Achieving high-performance energy storage device of Li3V2(PO4)3 // LiCrTiO4 Li-ion full cell

Active electrode materials are given main responsibility for the electrochemical performance of Li-ion full cells. Hence, it is essential to pursue cost-effective manufacturing techniques for electrode materials. In this study, a green and low-cost strategy is employed to manufacture kg-level monoclinic Li3V2(PO4)(3) (LVP) and spinel LiCrTiO4 (LCTO) electrode materials, both of which display excellent Li-ion storage capability with high reversible capacities and a long lifespan. The manufactured LVP parallel to LCTO Li-ion full cells have demonstrated a capacity of 646.5 mA h and an impressive cycling capability of 800 cycles with only 0.36 parts per thousand capacity loss per cycle at 500 mA. The higher Li-ion storage capacity of full LIBs is explained by the excellent electrochemical reversibility of Li3V2(PO4)(3) cathode and LiCrTiO4 anode.

Automated summary

A green and low-cost strategy was employed to manufacture kg-level monoclinic Li3V2(PO4)(3) (LVP) and spinel LiCrTiO4 (LCTO) electrode materials with excellent Li-ion storage capability.
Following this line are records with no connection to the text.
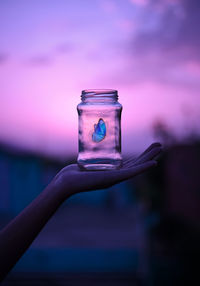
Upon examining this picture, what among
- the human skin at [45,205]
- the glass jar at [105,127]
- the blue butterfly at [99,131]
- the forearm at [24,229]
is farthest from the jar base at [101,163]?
the forearm at [24,229]

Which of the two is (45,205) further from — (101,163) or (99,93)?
(99,93)

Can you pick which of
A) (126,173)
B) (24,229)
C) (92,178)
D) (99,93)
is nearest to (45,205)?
(24,229)

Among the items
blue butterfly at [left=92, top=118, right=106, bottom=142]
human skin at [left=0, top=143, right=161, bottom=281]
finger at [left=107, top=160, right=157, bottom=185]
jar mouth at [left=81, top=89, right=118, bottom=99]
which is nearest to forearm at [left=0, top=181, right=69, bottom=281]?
human skin at [left=0, top=143, right=161, bottom=281]

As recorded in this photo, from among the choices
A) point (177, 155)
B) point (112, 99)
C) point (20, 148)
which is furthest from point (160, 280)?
point (20, 148)

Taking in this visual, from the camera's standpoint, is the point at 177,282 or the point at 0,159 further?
the point at 0,159

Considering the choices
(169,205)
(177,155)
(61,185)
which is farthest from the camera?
(169,205)

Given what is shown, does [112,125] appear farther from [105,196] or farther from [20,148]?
[105,196]
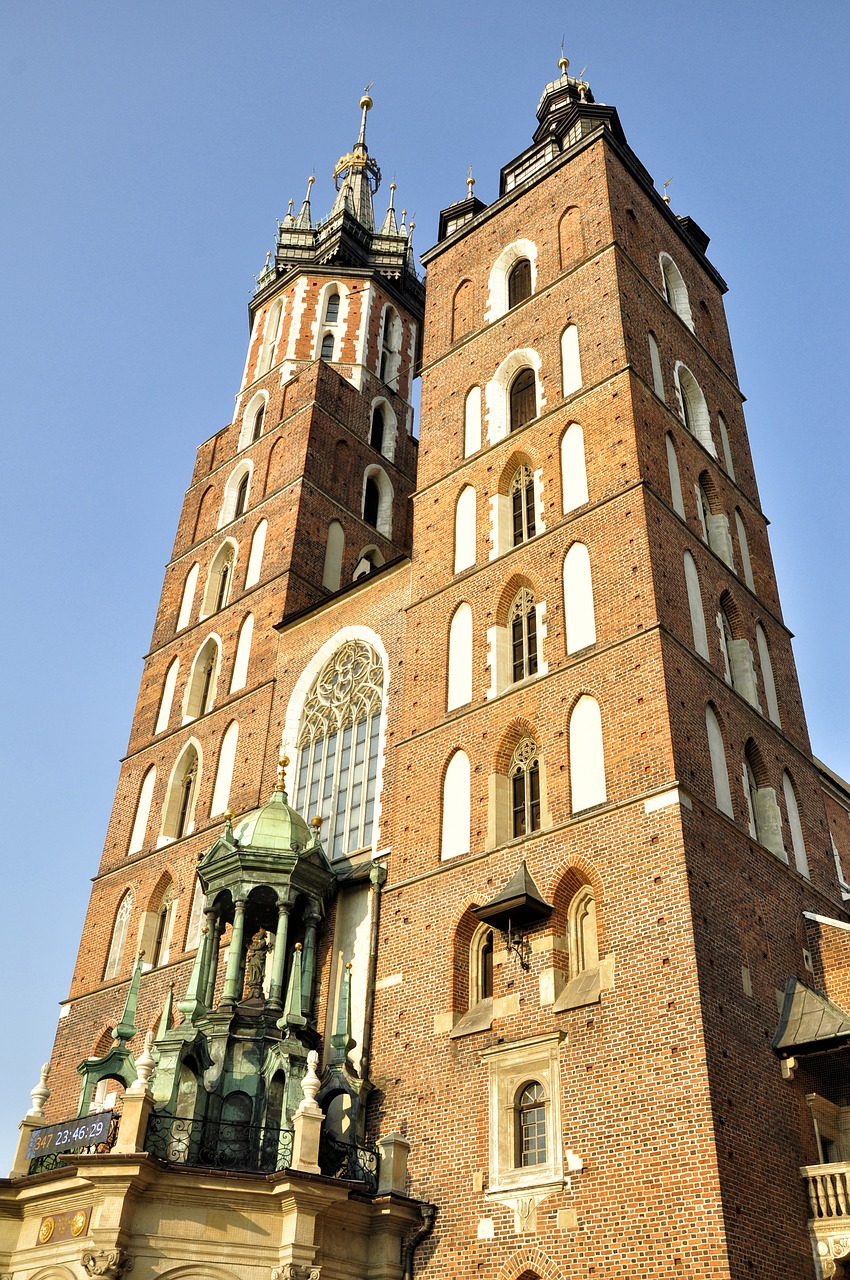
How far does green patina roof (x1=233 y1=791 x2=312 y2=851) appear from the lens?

The manufactured LVP parallel to LCTO Li-ion full cells showed a capacity of 646.5 mA h and an impressive cycling capability of 800 cycles with only 0.36 parts per thousand capacity loss per cycle at 500 mA. This higher Li-ion storage capacity was attributed to the excellent electrochemical reversibility of Li3V2(PO4)(3) cathode and LiCrTiO4 anode.